### About this exercise
Every line of the records below that has the word "burst" should be copied.

### Data for this task
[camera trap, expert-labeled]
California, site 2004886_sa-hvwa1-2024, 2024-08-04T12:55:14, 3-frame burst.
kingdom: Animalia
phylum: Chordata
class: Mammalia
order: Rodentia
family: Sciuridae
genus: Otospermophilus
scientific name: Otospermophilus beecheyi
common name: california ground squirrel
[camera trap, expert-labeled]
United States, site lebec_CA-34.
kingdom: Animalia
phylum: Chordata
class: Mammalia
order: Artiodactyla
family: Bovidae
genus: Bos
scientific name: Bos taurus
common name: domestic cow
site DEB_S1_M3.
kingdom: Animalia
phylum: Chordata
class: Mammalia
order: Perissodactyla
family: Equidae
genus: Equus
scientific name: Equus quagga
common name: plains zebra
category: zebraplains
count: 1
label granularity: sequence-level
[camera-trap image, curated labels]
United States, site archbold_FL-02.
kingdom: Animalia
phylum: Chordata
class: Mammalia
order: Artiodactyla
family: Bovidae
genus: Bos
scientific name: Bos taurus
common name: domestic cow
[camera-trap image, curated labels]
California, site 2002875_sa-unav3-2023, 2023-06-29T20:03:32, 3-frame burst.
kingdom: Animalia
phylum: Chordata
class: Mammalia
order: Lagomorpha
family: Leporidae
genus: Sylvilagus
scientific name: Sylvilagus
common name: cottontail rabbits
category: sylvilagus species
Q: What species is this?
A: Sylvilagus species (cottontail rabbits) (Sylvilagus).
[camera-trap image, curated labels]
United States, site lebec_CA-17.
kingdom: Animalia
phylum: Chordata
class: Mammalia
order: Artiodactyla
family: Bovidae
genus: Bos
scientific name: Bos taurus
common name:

### Exercise result
California, site 2004886_sa-hvwa1-2024, 2024-08-04T12:55:14, 3-frame burst.
California, site 2002875_sa-unav3-2023, 2023-06-29T20:03:32, 3-frame burst.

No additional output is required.